_Task to carry out_:
In your copy, repeat the records exactly and leave out the pictures.

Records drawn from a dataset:
────────────────────────────────────────
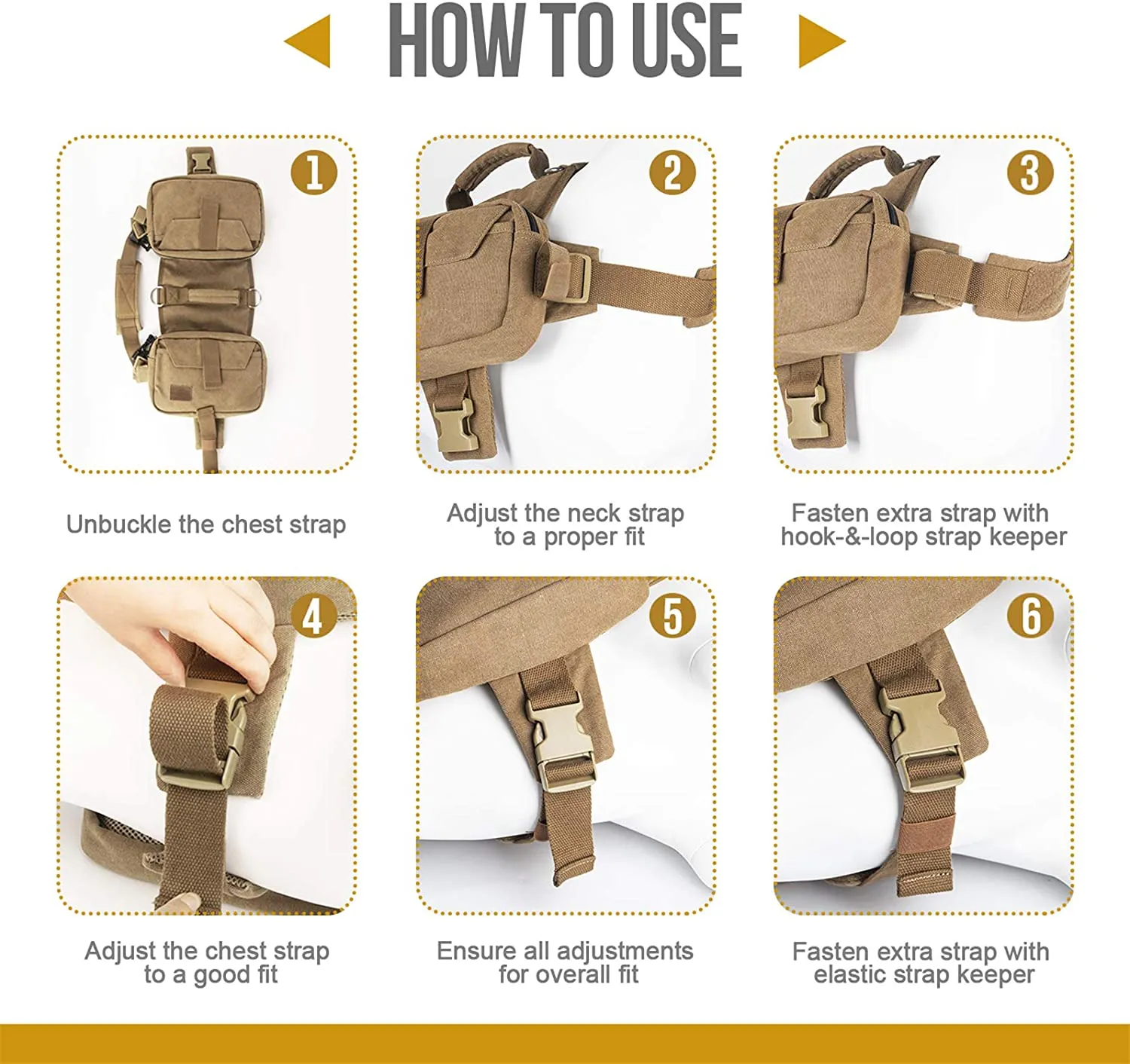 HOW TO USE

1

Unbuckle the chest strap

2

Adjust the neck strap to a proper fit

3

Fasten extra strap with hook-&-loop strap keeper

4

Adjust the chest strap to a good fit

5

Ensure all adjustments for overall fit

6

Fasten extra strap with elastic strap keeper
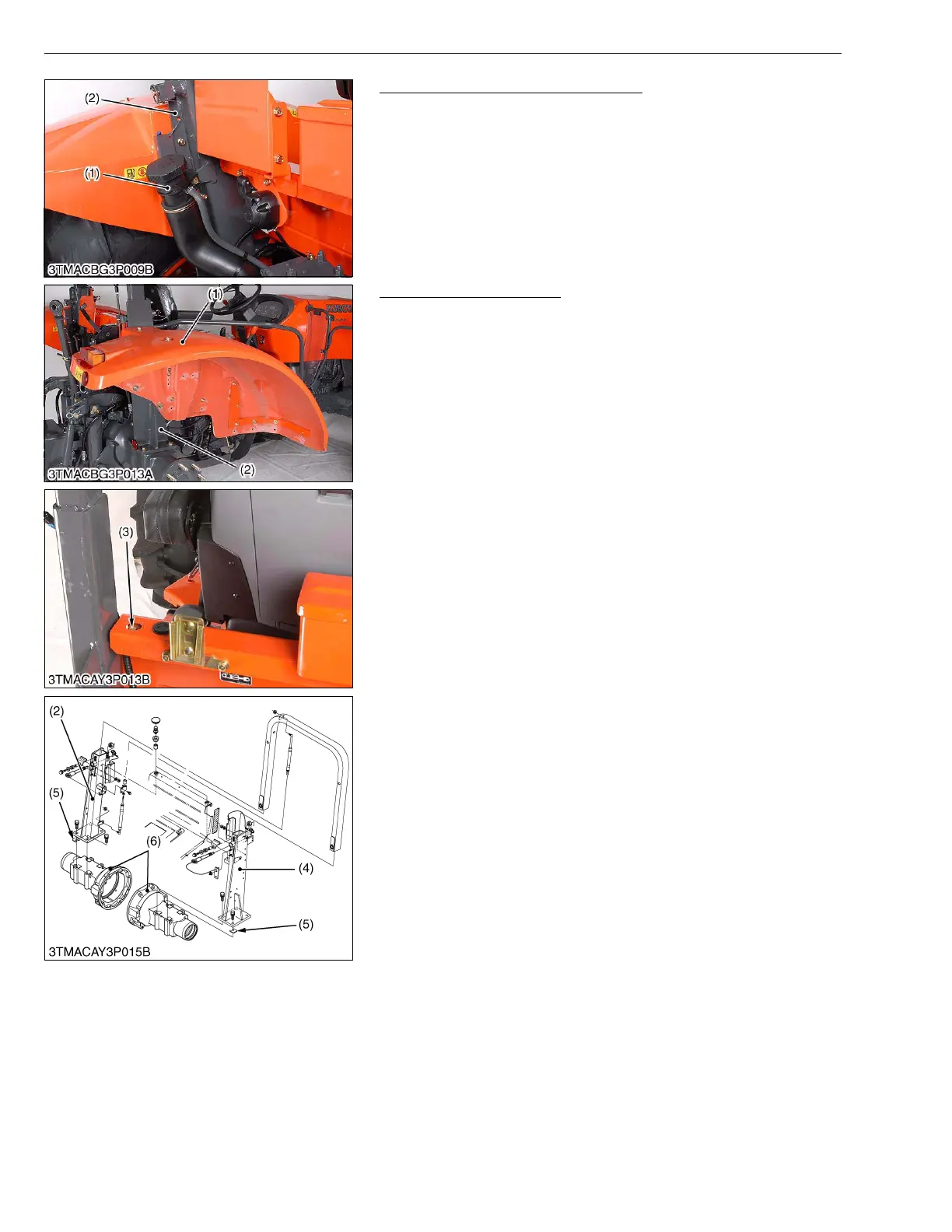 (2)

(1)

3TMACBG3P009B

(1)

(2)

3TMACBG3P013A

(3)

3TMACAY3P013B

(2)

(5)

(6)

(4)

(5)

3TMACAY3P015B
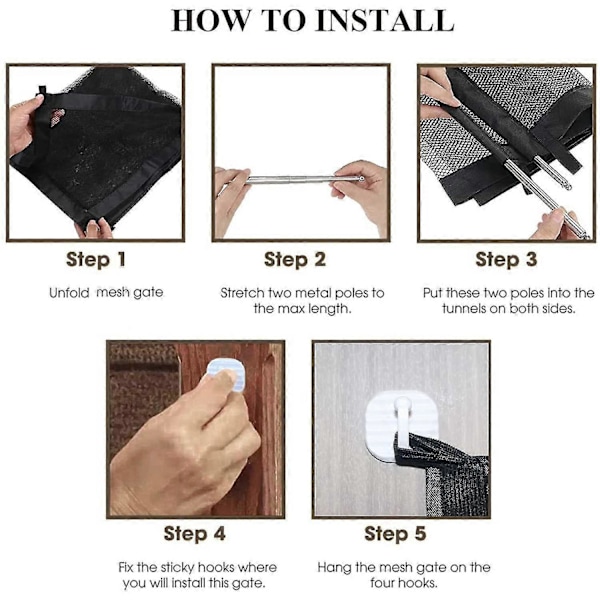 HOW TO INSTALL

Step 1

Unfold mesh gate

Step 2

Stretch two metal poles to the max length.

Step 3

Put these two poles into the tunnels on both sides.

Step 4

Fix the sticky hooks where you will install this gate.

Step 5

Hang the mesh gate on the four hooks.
────────────────────────────────────────
_Written solution_:
 HOW TO USE

1

Unbuckle the chest strap

2

Adjust the neck strap to a proper fit

3

Fasten extra strap with hook-&-loop strap keeper

4

Adjust the chest strap to a good fit

5

Ensure all adjustments for overall fit

6

Fasten extra strap with elastic strap keeper
 (2)

(1)

3TMACBG3P009B

(1)

(2)

3TMACBG3P013A

(3)

3TMACAY3P013B

(2)

(5)

(6)

(4)

(5)

3TMACAY3P015B
 HOW TO INSTALL

Step 1

Unfold mesh gate

Step 2

Stretch two metal poles to the max length.

Step 3

Put these two poles into the tunnels on both sides.

Step 4

Fix the sticky hooks where you will install this gate.

Step 5

Hang the mesh gate on the four hooks.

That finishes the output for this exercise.